Sarà l'autopsia a stabilire le cause della morte del 40enne di Calcinaia

Una scena che richiama la fine del secolo scorso. Un uomo è stato trovato morto nel tardo pomeriggio di ieri 20 luglio a Pontedera, a pochi passi da ospedale e Sert di Pontedera. L’uomo, un 40enne di Calcinaia, aveva una siringa ancora infilata nel braccio.

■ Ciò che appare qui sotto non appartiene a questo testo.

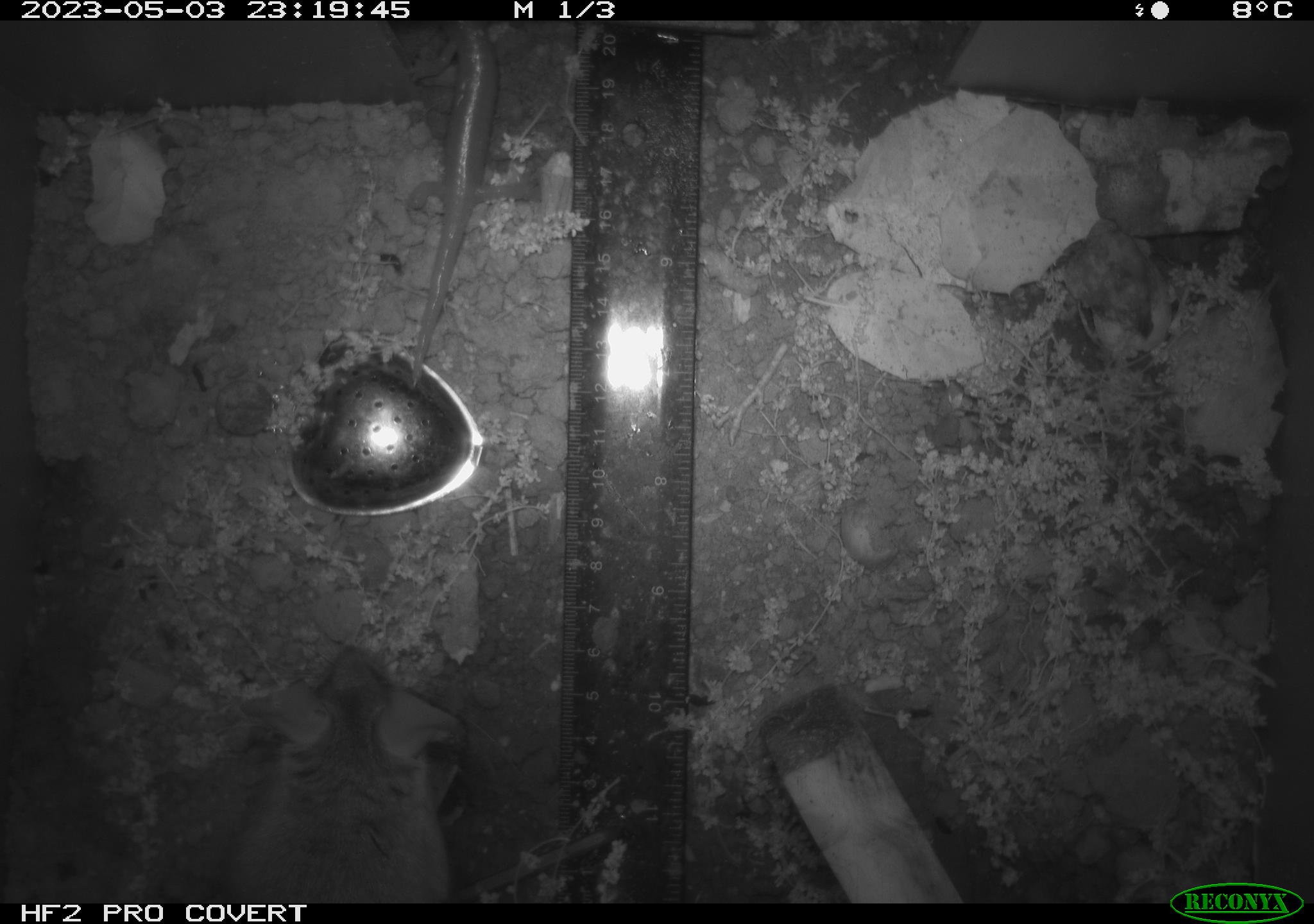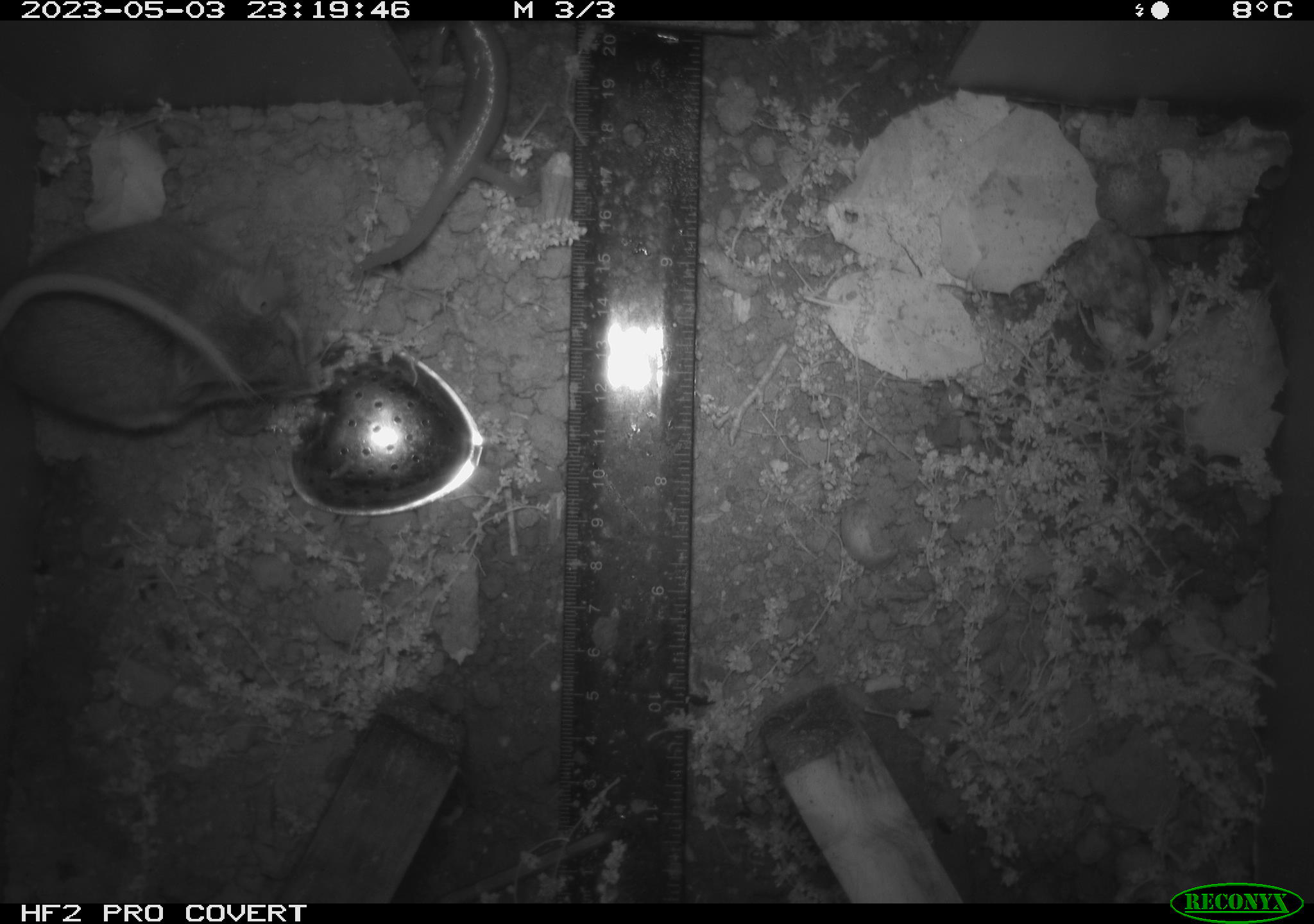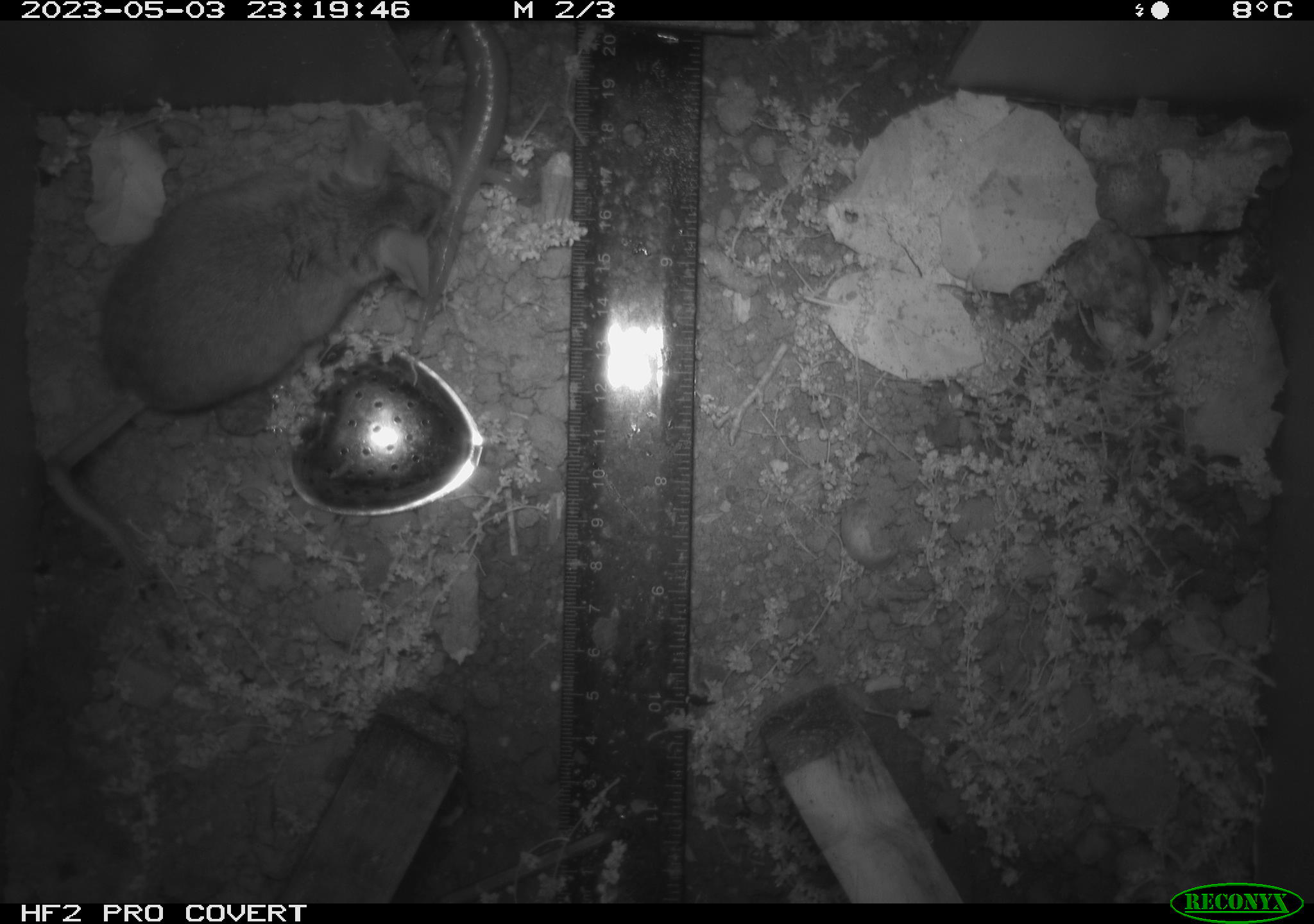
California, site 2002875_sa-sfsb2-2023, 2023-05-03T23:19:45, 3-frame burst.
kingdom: Animalia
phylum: Chordata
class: Mammalia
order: Rodentia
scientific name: Rodentia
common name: mouse species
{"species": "mouse species (Rodentia)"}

Era sdraiato per terra quando un passante lo ha notato, si è avvicinato e si è accorto che era già morto. Scattati subito i soccorsi, sono arrivati polizia e personale sanitario inviato dal 118 ma per salvare quella vita era troppo tardi. Il corpo si trova all’istituto di medicina legale di Pisa per l’autopsia, anche se la dinamica appare chiara, supportata anche dal fatto che l’uomo fosse noto frequentatore di piazze di spaccio.

Mentre l’autopsia dovrà stabilire se è stata la sostanza a ucciderlo perché tagliata male o assunta in quantitativo eccessivo, chi indaga dovrà individuare lo spacciatore, anche per tentare di ricostruire le ultime ore del 40enne.